In this paper, three widely used baselines (including the Item k nearest neighbor (Item-KNN) algorithm [25], the Meta-Prod2vec collaborative filtering (MPCF) algorithm [45], and the convolutional sequence embedding recommendation (Caser) algorithm [42]) are selected as the benchmark.

  • Item-KNN: Item-KNN recommends items similar to the target item, and similarity is defined as the cosine similarity between the vectors of the user interaction history.

  • MPCF: The Meta-Prod2vec method computes low-dimensional embeddings of items based on previous interactions with the items. The representation of a user is calculated as the mean of the products consumed by the user.

  • Caser: A personalized top-N sequential recommendation framework which uses CNNs for sequence modelling.

The recommended item numbers are set to be 1, 5, and 10 in the experiment to evaluate the performance of the utilized RSs. The learning rate, the minimum epoch and the mini-batch size of the MPCF algorithm, the Caser algorithm and the proposed approach are set to be 0.001, 50 and 128, respectively. The numbers of horizontal filters and the vertical filters of the Caser algorithm are set to be 16 and 4, respectively. In the proposed approach, the number of layer and the size of hidden neurons are set to be 1 and 30, respectively.

4.4 Performance comparison

The evaluation results of the three baselines and the proposed approach are presented in Table 3, where the best performer in each row is highlighted in bold, and the last column also included the improvement of the proposed approach over the best baseline in percentages. As shown in Table 3, the proposed method outperforms the Item-KNN method, the MPCF method, and the Caser method in terms of Prec@5, Prec@10, Recall@5, MAP and MRR. In addition, the proposed method obtains the second-best results in terms of Prec@1, Recall@1 and Recall@10 comparing to the other three baseline methods. In general, we can draw the conclusion that the proposed method outperforms the baseline methods with respect to the four chosen evaluation metrics. It should also be noted that sequential RSs (e.g., MPCF and Caser) outperform the Item-KNN method (which is the traditional RS), suggesting that the considered sequential patterns in user behaviors lead to higher accuracy.

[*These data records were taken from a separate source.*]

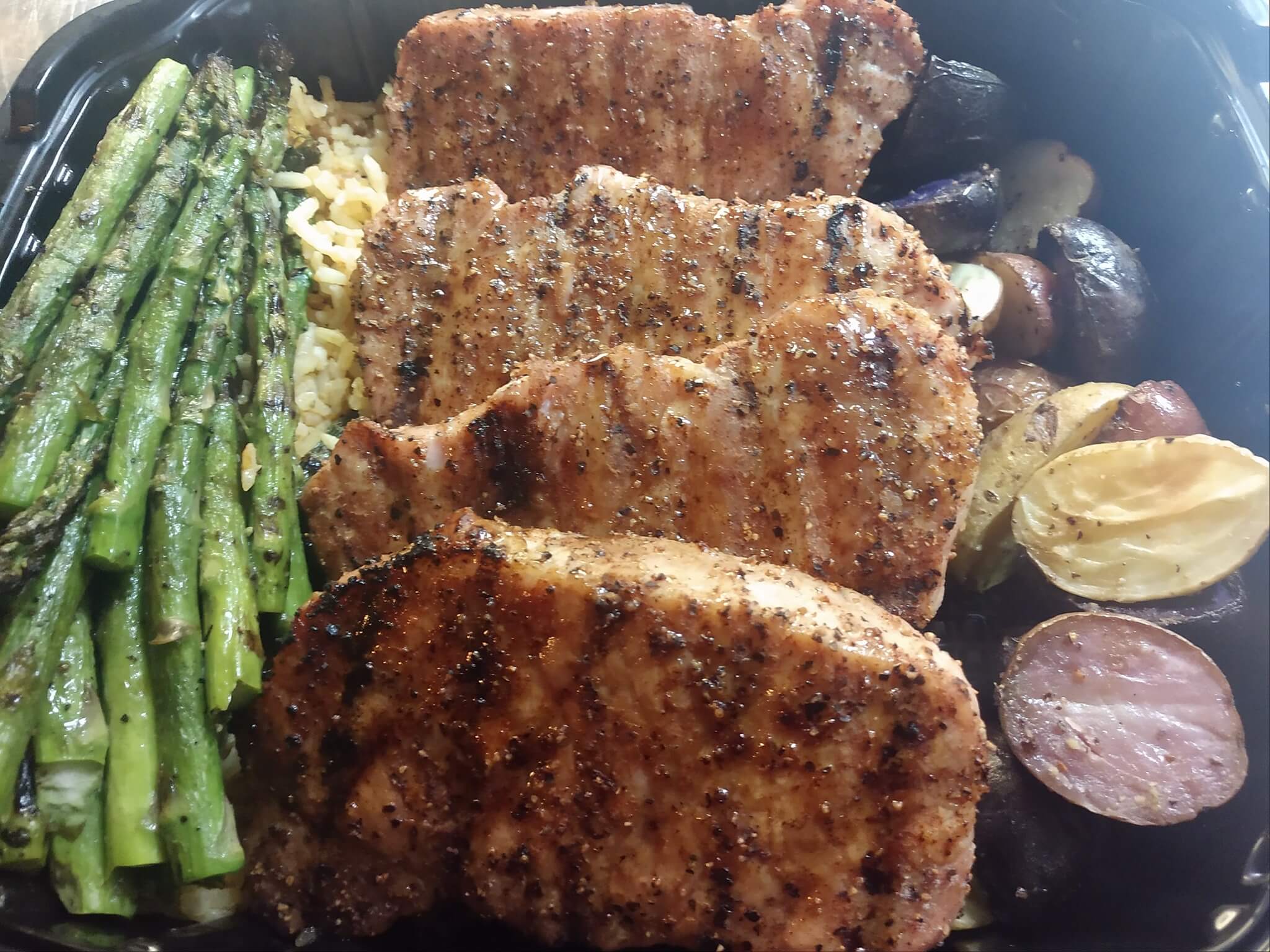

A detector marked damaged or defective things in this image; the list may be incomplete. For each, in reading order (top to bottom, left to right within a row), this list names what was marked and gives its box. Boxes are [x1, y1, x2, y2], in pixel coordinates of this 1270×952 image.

charred asparagus spear [0, 58, 190, 416]
charred asparagus spear [0, 65, 218, 522]
charred asparagus spear [87, 61, 252, 573]
charred asparagus spear [242, 39, 295, 612]
charred asparagus spear [99, 548, 164, 878]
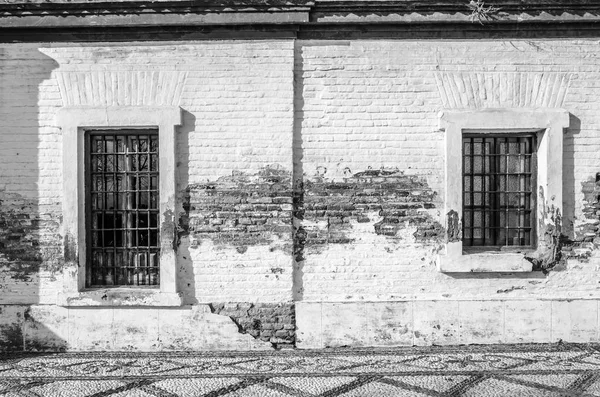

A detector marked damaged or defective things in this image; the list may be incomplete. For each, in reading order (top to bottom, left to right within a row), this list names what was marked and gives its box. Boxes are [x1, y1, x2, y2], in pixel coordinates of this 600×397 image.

vertical crack in brickwork [210, 304, 296, 346]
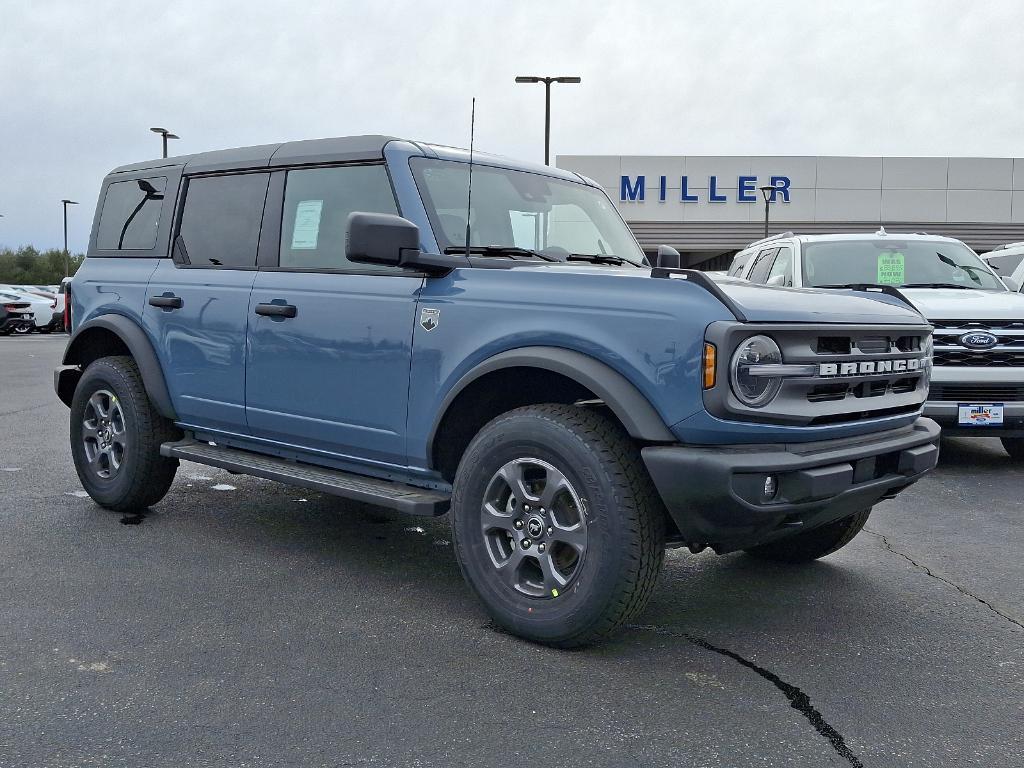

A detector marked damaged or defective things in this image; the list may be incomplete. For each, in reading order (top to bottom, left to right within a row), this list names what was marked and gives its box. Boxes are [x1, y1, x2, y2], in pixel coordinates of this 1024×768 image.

cracked asphalt [0, 336, 1020, 768]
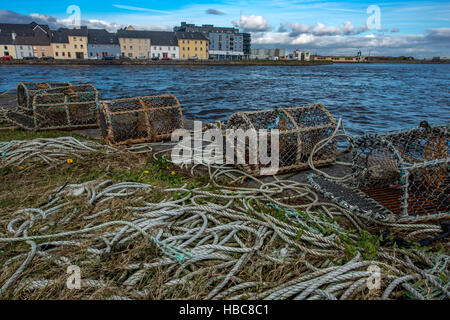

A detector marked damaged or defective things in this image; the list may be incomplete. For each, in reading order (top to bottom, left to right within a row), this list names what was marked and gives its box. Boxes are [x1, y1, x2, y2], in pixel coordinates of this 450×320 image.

rusty metal trap [16, 81, 72, 114]
rusty metal trap [6, 84, 99, 132]
rusty metal trap [98, 94, 183, 146]
rusty metal trap [227, 104, 336, 176]
rusty metal trap [352, 122, 450, 220]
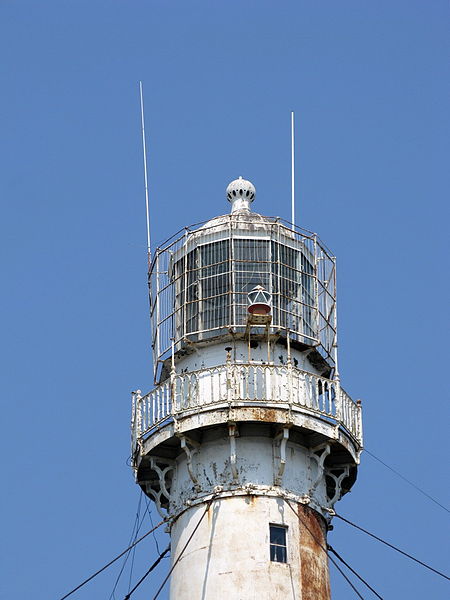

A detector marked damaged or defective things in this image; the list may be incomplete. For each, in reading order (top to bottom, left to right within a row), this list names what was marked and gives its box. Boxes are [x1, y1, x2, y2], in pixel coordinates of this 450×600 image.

rust stain [298, 506, 330, 600]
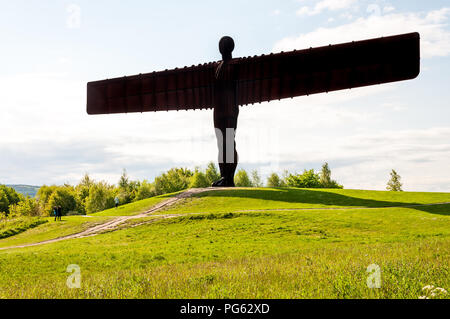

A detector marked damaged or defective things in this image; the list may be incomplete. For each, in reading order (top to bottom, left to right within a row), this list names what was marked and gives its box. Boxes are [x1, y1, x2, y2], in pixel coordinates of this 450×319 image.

rusted steel wing [87, 61, 219, 115]
rusted metal surface [87, 31, 418, 115]
rusted steel wing [234, 32, 420, 105]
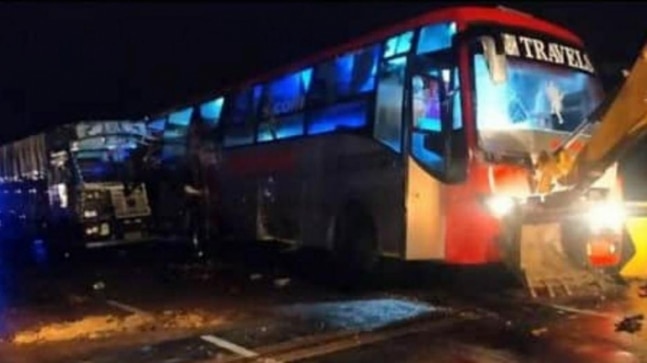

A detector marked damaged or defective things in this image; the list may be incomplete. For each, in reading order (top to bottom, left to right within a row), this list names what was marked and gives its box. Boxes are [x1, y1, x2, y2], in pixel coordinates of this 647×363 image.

crashed truck [0, 121, 156, 255]
crashed truck [144, 5, 644, 300]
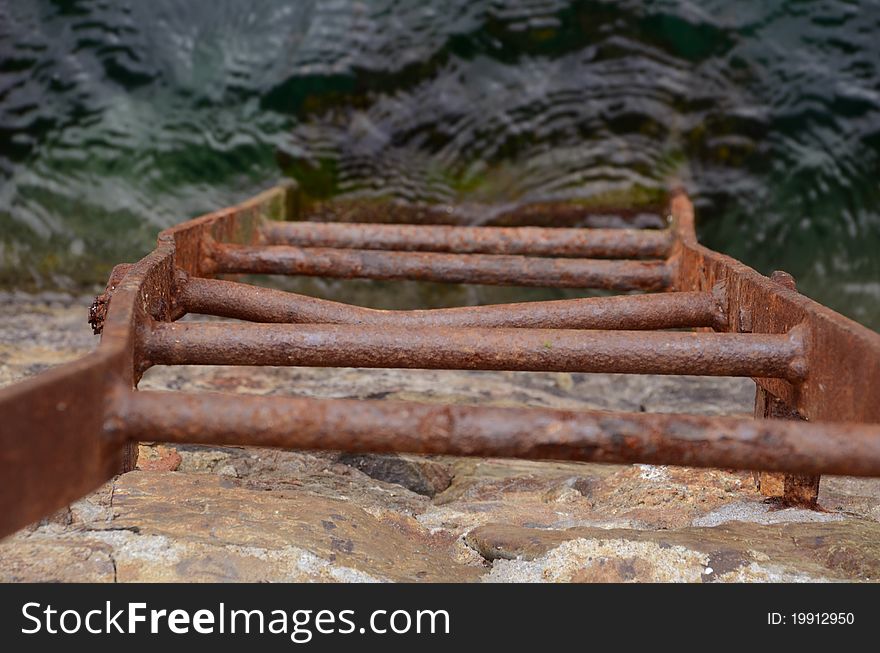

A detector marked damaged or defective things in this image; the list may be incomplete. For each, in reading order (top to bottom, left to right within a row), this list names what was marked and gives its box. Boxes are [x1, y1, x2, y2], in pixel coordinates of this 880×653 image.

rusty rung [206, 241, 672, 290]
rusted steel bar [206, 242, 672, 290]
rusted steel bar [262, 220, 672, 258]
rusty rung [262, 222, 672, 258]
rusted steel bar [177, 276, 720, 328]
rusty rung [179, 278, 728, 332]
rusty metal ladder [1, 181, 880, 536]
ladder rung with rust [1, 181, 880, 536]
rusted steel bar [146, 320, 812, 376]
rusty rung [146, 320, 812, 380]
rusted steel bar [108, 390, 880, 476]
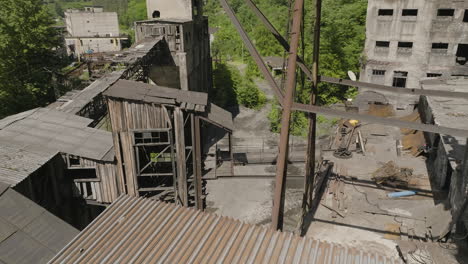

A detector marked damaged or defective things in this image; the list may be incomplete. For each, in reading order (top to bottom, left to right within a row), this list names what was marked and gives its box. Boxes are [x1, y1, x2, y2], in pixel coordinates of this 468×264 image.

rusty steel beam [218, 0, 284, 102]
rusty steel beam [241, 0, 314, 81]
rusty sheet metal roof [0, 144, 57, 186]
rusty sheet metal roof [0, 108, 114, 163]
rusty sheet metal roof [51, 71, 123, 114]
rusty sheet metal roof [107, 79, 209, 106]
rusty steel beam [272, 0, 306, 231]
rusted metal pipe [272, 0, 306, 231]
rusty steel beam [304, 0, 322, 216]
rusty steel beam [292, 101, 468, 137]
rusty steel beam [322, 76, 468, 100]
rusty sheet metal roof [0, 183, 77, 262]
rusty sheet metal roof [50, 195, 402, 262]
rusty corrugated panel [50, 195, 402, 262]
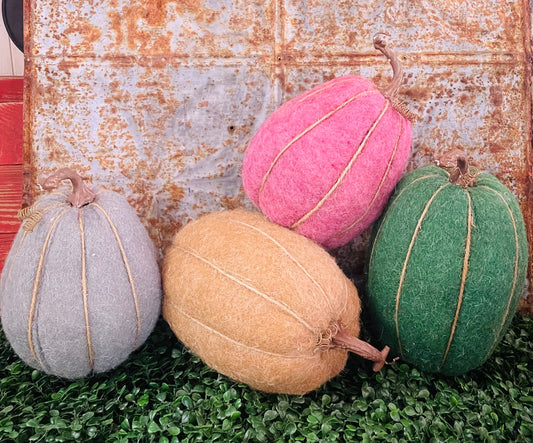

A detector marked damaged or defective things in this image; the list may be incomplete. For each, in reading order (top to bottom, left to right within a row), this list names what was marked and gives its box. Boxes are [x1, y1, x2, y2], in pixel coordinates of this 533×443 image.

rusty metal surface [23, 0, 532, 312]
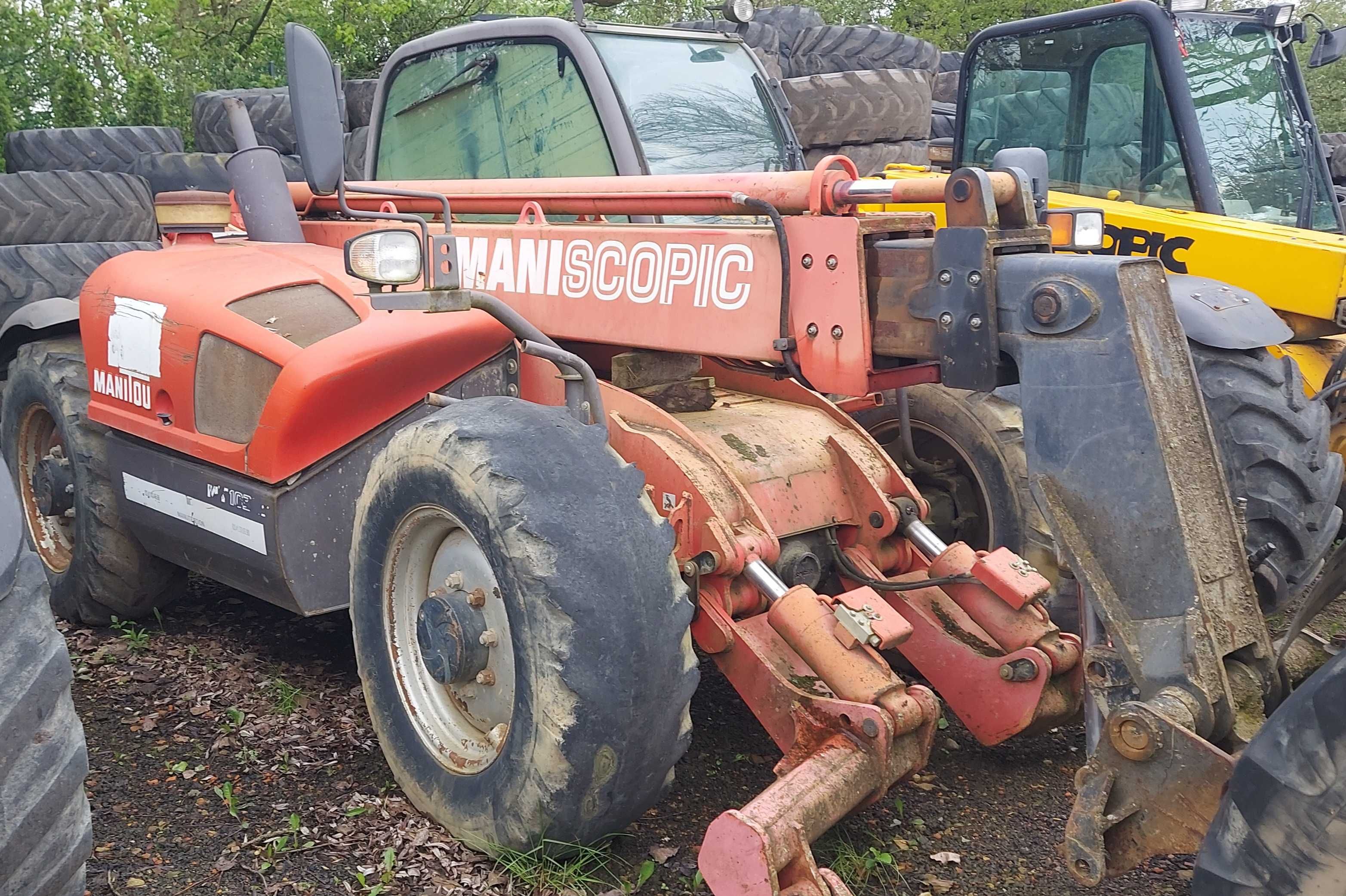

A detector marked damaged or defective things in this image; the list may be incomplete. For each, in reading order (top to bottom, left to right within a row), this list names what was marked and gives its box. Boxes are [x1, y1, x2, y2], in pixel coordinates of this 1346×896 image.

dirt and rust [71, 574, 1191, 894]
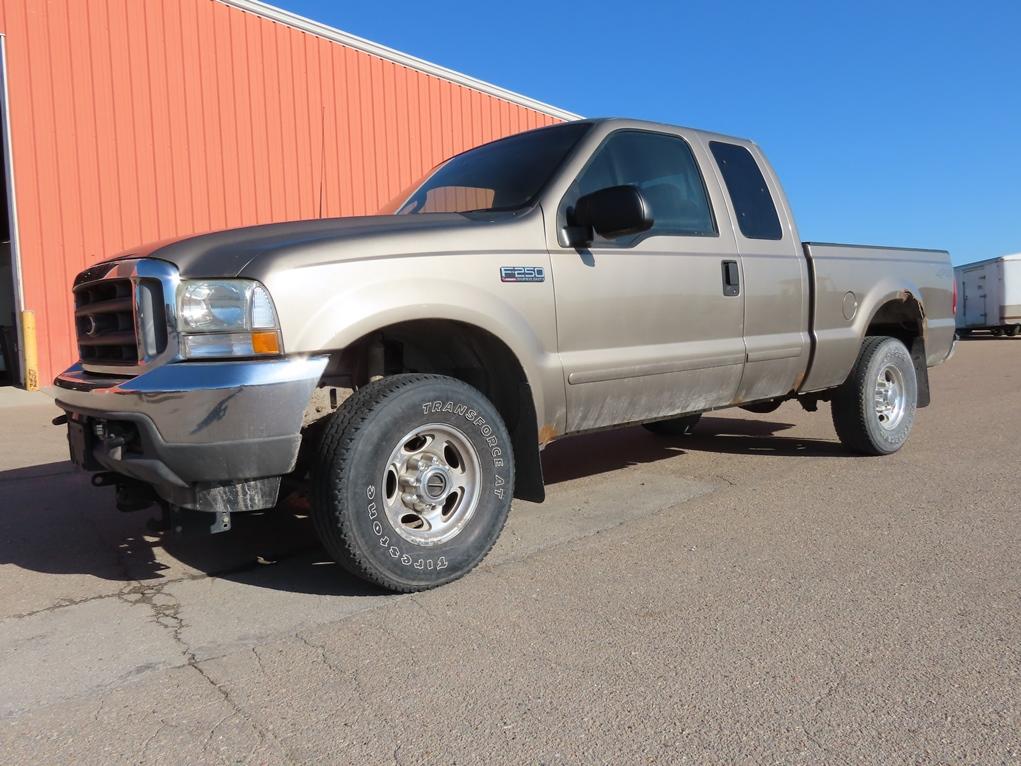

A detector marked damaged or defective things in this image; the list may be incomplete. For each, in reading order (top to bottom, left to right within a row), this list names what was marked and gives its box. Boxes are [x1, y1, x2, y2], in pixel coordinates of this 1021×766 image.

front bumper damage [46, 356, 326, 512]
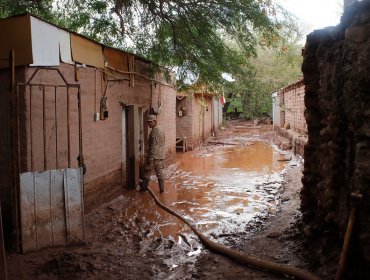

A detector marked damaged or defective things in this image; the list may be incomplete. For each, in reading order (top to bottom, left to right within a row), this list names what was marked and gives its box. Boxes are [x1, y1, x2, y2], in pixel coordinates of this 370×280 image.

rusty metal sheet [19, 167, 85, 253]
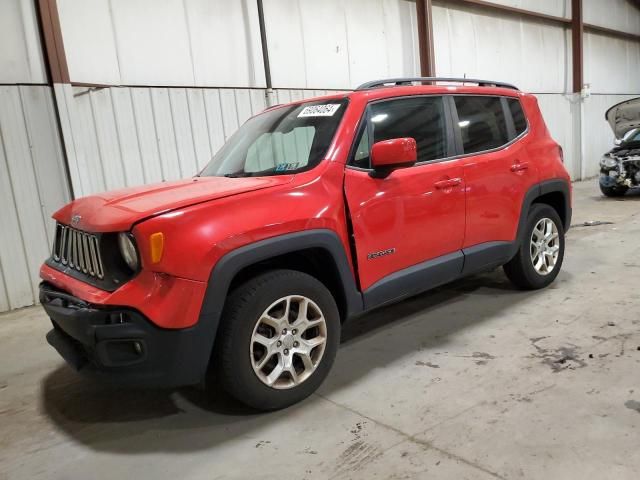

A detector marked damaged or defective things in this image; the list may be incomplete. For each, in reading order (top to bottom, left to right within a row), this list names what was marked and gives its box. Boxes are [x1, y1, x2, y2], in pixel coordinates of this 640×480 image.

damaged white vehicle [600, 97, 640, 197]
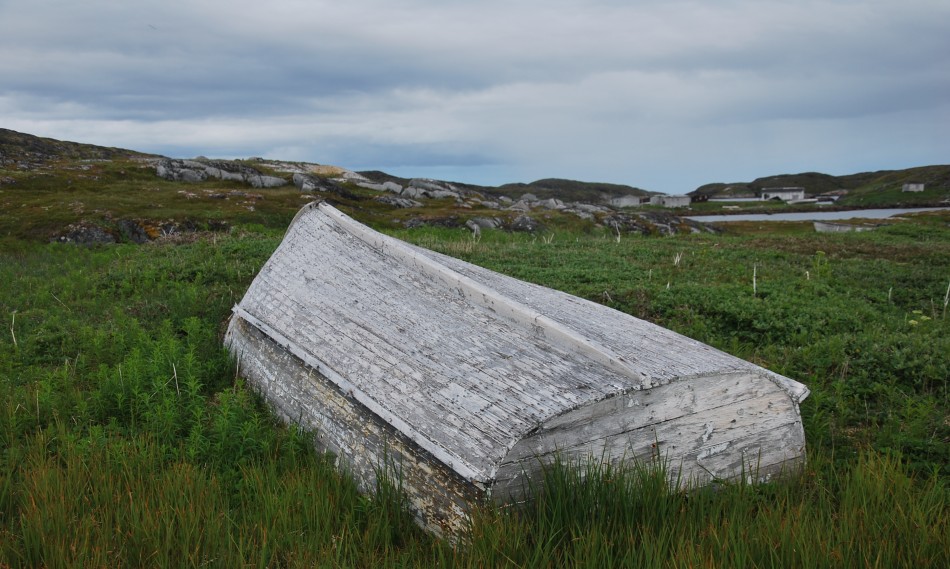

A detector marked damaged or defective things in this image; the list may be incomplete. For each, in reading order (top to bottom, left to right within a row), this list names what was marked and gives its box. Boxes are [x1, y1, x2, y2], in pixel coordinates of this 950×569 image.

rusty stain on wood [225, 202, 812, 536]
white peeling paint on hull [225, 202, 812, 536]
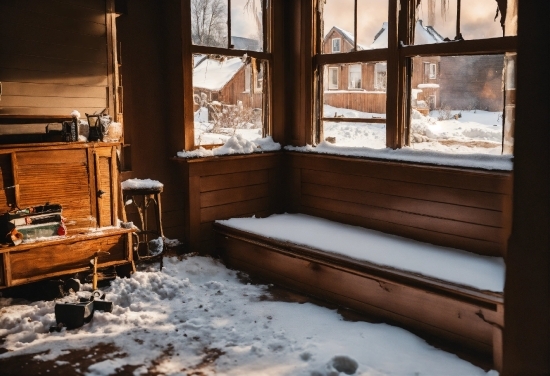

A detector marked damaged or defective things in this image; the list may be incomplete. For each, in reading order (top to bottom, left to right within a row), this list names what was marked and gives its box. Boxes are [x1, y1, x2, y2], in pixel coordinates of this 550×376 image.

broken window frame [183, 0, 274, 150]
broken window frame [316, 0, 520, 154]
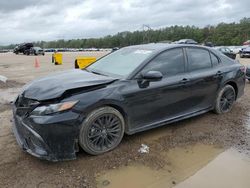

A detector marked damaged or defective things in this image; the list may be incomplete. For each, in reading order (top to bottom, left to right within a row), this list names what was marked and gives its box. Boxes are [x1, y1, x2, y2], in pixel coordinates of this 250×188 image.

Table 3 Performance comparison

In our experiment, the embedding dimension is a key hyper-parameter which is optimized through the model selection process. To obtain an optimal solution of the embedding dimension, we adopt the embedding dimension from 10 to 100, and compare the MAP of two baselines with that of proposed model on different embedding dimensions, as shown in Fig. 3.

Fig. 3
figure 3

MAP (y-axis) vs. the number of the latent dimension d (x-axis)

Fig. 4
figure 4

Comparing Prec@10 and Recall@10 of the proposed solution against three baselines

Fig. 5
figure 5

Comparing MAP and MRR of the proposed solution against three baselines

Figure 3 shows the MAP of two baseline plus the proposed model based on different embedding dimensions. Among these baselines, the MPCF, Caser, and the proposed method achieve their best performance with the embedding dimension of 30. It should be noted that performance does not improve with the increase of the dimension. Overall, the proposed model beats the strongest baseline based on the selected range and shows a rather steady trend compared to other baselines, which verifies the stability of the approach. Figures 4 and 5 compare the proposed solution against Item-KNN, MPCF and Caser on four metrics in the form of bar charts.

5 Conclusion

In this paper, a novel sequence-based recommendation approach has been developed to solve food recommendation tasks. Specifically, LSTM networks are used to approximate user-item interactions where CF techniques are adopted to make recommendation. Experimental results show reasonable performance gains over the popular baseline of the sequence-based RSs. Some future research directions include (1) the adoption of additional information (e.g., images, reviews and browsing history); (2) the proposal of explainable and personalized food recommendation; and (3) the introduction of more advanced machine learning techniques for cross-domain recommendations, see e.g. [4, 13, 15, 24, 26,27,28,29, 48, 50, 52, 53, 59].